Kinder danken auf ihre Weise, indem sie das Leben eines jeden bereichern. Mit ihrem natürlichen Blick auf Dinge gelingt es ihnen oft, uns (Halb-)Erwachsenen eine unverdorbene Sicht der Welt zu zeigen und halten uns somit einen Spiegel vor. Mit Kindern ist es nie langweilig. Mann kann mit ihnen spielen, sie zurechtweisen, loben, schimpfen, sich mit ihnen unterhalten oder «Spongebob Schwammkopf schauen» ohne ein schlechtes Gewissen zu haben. Und wer zahlt denn später unsere Pensionskasse oder besucht uns im Altenheim? Die Kinderlosen werden uns dabei nur eifersüchtig betrachten und ihre letzten Tage traurig und alleine fristen mit der Gewissheit, im Leben etwas verpasst zu haben. Kinder sind ausserdem gut für das Ego. Sie machen stolz und fördern das Selbstbewusstsein. In der Kinderkrippe kann man das ausspielen und vor anderen Mamis prahlen: «Seht her, der Junge mit der Brille und dem rotzigen Gesicht, das ist meiner!» Ein Hoch auf Kinder.
Dagegen
Neulich in der Badi. Mittwoch Nachmittag. Ich und mein Bruder. Und das Kind. Sein Kind. Jawohl, mein Bruder, der stolze Vater eines heranwachsenden Zöglings, zählt keine zwei Lenze mehr als ich, befindet sich also in der Blüte seines befristeten Daseins und steht mitten im Leben. Dürfte man meinen.

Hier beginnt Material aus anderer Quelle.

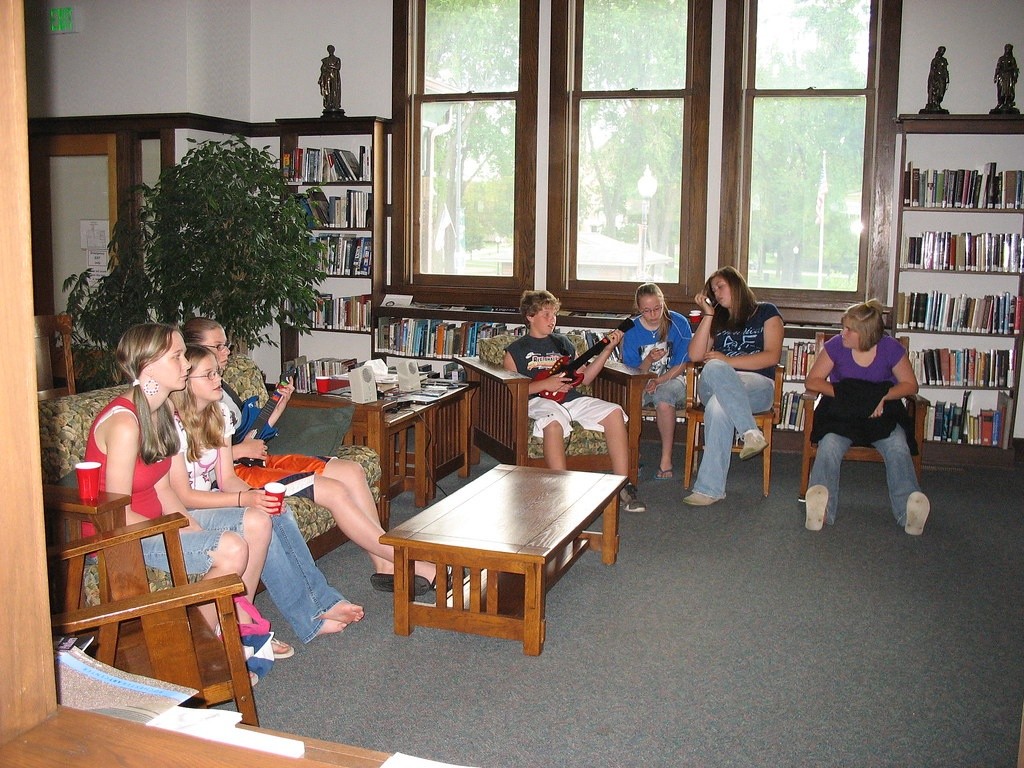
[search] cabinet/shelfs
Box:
[891,114,1024,469]
[274,116,389,399]
[372,308,817,455]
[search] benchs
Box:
[35,355,380,612]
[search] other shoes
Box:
[805,485,828,532]
[370,574,430,595]
[430,566,454,591]
[740,433,769,460]
[683,494,722,505]
[905,492,930,536]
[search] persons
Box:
[994,44,1019,109]
[928,46,949,108]
[169,343,365,644]
[622,283,692,480]
[82,323,295,686]
[504,290,646,512]
[683,265,784,505]
[183,317,454,596]
[320,45,341,110]
[805,298,930,535]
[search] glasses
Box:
[203,342,230,350]
[187,369,223,380]
[639,305,663,314]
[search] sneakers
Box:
[619,482,645,512]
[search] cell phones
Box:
[705,298,712,306]
[657,348,664,351]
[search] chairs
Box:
[34,314,75,404]
[45,511,259,728]
[640,361,786,498]
[798,331,930,503]
[450,332,659,489]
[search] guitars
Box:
[232,364,298,468]
[532,317,636,404]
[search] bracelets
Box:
[238,491,242,507]
[704,314,714,316]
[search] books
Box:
[375,317,526,359]
[903,230,1024,273]
[418,362,465,381]
[283,293,371,332]
[895,336,1016,388]
[903,161,1024,210]
[780,342,815,381]
[776,390,805,431]
[283,146,371,182]
[294,187,372,228]
[308,233,371,275]
[284,356,365,393]
[924,390,1014,450]
[568,329,620,362]
[896,292,1022,334]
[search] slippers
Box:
[655,464,674,479]
[270,637,294,658]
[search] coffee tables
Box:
[377,464,628,656]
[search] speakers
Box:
[396,361,421,392]
[349,366,377,404]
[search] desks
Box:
[233,721,398,768]
[318,379,479,508]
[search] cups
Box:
[690,310,701,321]
[689,313,700,322]
[264,483,286,514]
[74,462,102,500]
[315,376,330,394]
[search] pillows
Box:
[265,405,356,457]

Der geplante Planschausflug belehrte mich eines Besseren. Dem ist nicht so. Nicht mit dem Nachwuchs, dieser ohrenbetäubend lauten, quirligen, zappeligen, wuseligen, zuweilen ungestümen, hitzköpfigen, gar jähzornigen Brut! Denn eines gleich vorweg: Erblicken die vermeintlichen Engel erstmal das Licht der Welt, ist es aus mit dem Leben. Mit dem eigenen Leben. Fertig Spontanität. Fertig Unabhängigkeit. Fertig lustig. Willkommen in der Welt der Windeln, Fläschchen, Nuggies und Strampelanzüge. Und das Engelchen entpuppt sich als nervtötendes Balg.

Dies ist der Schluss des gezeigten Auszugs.